In view of the foregoing, let a peremptory writ of prohibition issue, restraining respondent superior court from trial or determination of the issues raised by said application for habeas corpus.
Thompson, J., and Adams, P. J., concurred.
A petition for a rehearing was denied December 22, 1943, and the following opinion was then rendered:
Respondent in its petition for a rehearing attacks the opinion filed herein as containing "erroneous statements of material facts" and as "based upon [61 Cal. App. 2d 470] erroneous statements of the law." Respondent questions particularly the statement in the opinion that "It is conceded here that Carmen Arias, the minor child here involved, had resided and was domiciled in Stanislaus County for six years prior to the appointment of the guardians," and asserts that it made no such concession. We may have misunderstood what respondent conceded, but the concession is apparent from the pleadings themselves. The petition for the writ of prohibition alleges in paragraph I that petitioners have been residents of Stanislaus County for ten years immediately last past, and this allegation is not denied by the answer. The petition for a writ of habeas corpus, which appears in a supplement to the answer, sets forth that approximately four years ago Ann Wilson, the mother, placed the child in the care of the Milanis, petitioners herein, and that the said child has remained in their care ever since; and there is nowhere in said petition for habeas corpus or in said answer any allegation that said minor child is, or ever was, a resident of Alameda County. We will, however, modify our opinion by striking out the words, "It is conceded here" and substituting in lieu thereof the words, "It must be conceded upon the record here."

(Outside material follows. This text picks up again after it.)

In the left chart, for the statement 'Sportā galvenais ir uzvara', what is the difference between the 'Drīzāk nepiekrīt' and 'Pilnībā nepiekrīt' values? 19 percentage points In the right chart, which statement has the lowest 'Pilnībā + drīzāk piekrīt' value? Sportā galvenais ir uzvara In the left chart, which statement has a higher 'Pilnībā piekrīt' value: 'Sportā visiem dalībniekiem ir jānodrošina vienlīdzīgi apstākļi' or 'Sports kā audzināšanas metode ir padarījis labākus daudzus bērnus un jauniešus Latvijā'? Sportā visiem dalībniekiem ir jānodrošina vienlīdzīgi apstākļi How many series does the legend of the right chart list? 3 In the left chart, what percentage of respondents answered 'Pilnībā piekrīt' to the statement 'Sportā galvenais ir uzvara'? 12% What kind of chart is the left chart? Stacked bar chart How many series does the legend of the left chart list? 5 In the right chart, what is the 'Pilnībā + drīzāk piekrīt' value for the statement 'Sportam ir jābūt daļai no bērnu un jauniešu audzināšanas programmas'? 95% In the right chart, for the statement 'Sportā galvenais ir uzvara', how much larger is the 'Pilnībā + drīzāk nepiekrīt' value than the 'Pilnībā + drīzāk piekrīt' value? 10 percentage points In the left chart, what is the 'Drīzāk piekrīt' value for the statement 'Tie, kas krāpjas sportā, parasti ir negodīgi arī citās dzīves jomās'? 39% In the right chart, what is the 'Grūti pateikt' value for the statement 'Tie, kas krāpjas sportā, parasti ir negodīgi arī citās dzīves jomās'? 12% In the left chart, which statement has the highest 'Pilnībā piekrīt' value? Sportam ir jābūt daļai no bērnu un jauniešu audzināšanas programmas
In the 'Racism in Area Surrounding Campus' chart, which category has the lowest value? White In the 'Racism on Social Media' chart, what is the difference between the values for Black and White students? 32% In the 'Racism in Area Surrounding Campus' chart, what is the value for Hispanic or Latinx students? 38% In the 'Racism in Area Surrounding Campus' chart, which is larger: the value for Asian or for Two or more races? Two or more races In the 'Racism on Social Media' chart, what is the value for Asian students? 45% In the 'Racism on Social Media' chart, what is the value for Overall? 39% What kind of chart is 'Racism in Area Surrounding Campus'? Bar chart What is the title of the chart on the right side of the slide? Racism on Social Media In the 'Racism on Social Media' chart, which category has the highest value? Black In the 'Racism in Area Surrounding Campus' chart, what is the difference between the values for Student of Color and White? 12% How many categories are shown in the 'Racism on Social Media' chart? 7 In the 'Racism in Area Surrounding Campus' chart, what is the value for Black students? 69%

We believe the opinion correctly states the law that where the superior court of one county in a guardianship proceeding has determined that a minor child is a resident of that county, and that it is a proper case for the appointment of a guardian and has appointed guardians for said minor child, the superior court of another county may not proceed to hear a petition for a writ of habeas corpus filed therein after the filing of the petition for guardianship, which petition for habeas corpus seeks to take the custody of the minor from the guardians. As stated in the opinion, any other holding would lead to absurd results and is not supported by either reason or authority.
With the modification hereinbefore indicated, the petition for a rehearing is denied.